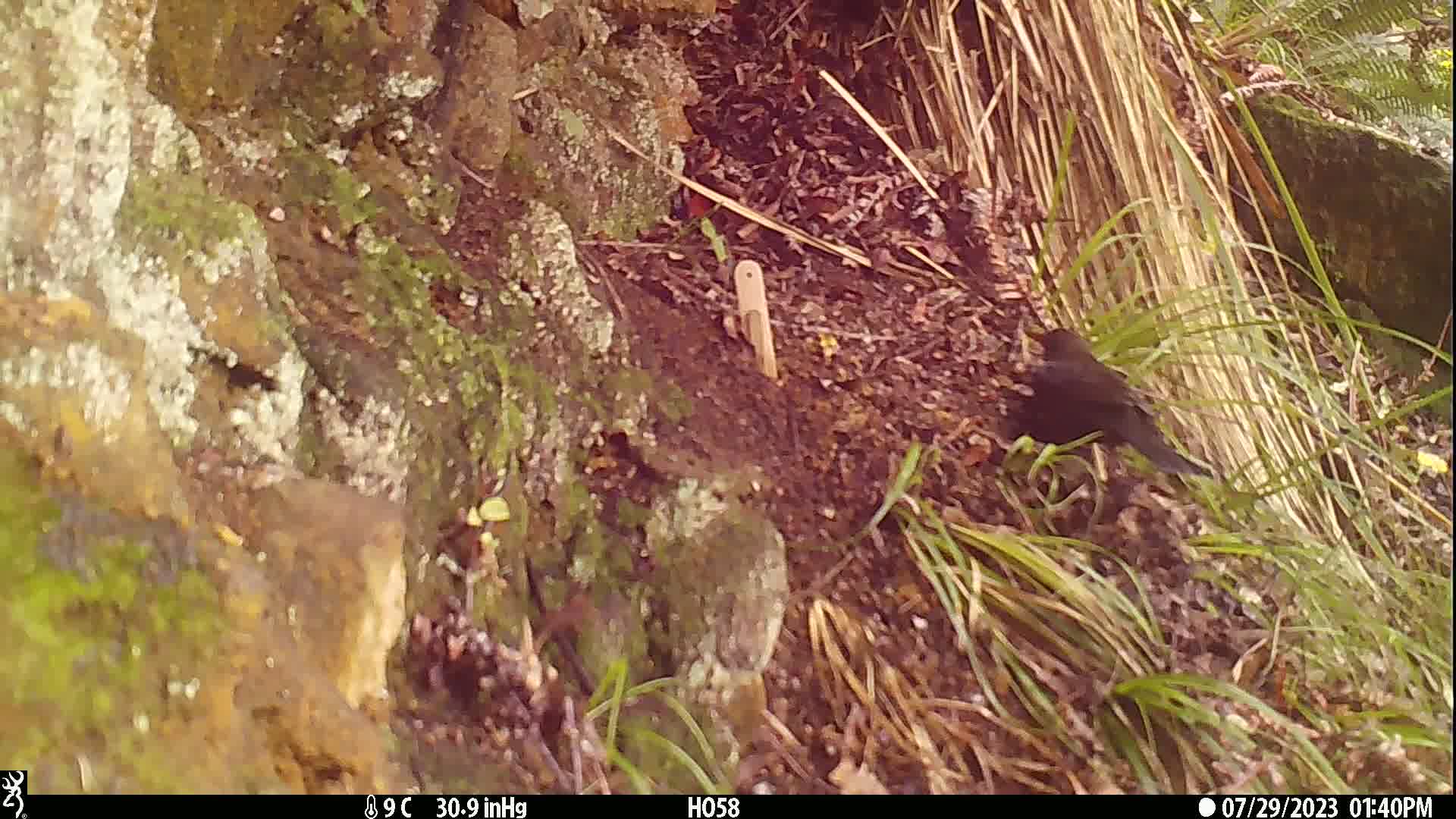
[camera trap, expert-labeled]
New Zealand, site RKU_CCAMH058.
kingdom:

---

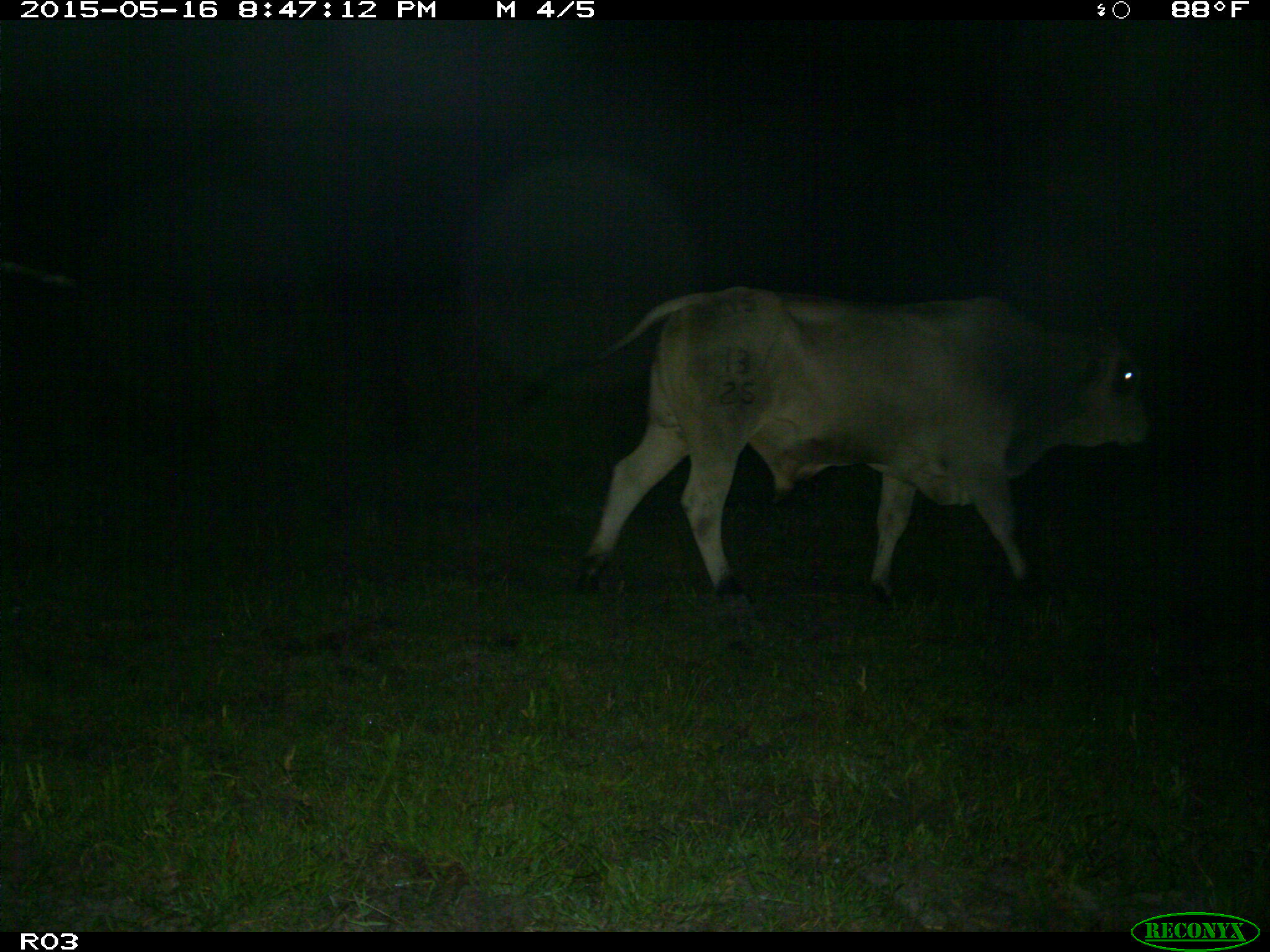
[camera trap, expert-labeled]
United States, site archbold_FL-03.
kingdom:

Exercise objective: Look through the entries above and report each line where the string "site" occurs.

Written response:
New Zealand, site RKU_CCAMH058.
United States, site archbold_FL-03.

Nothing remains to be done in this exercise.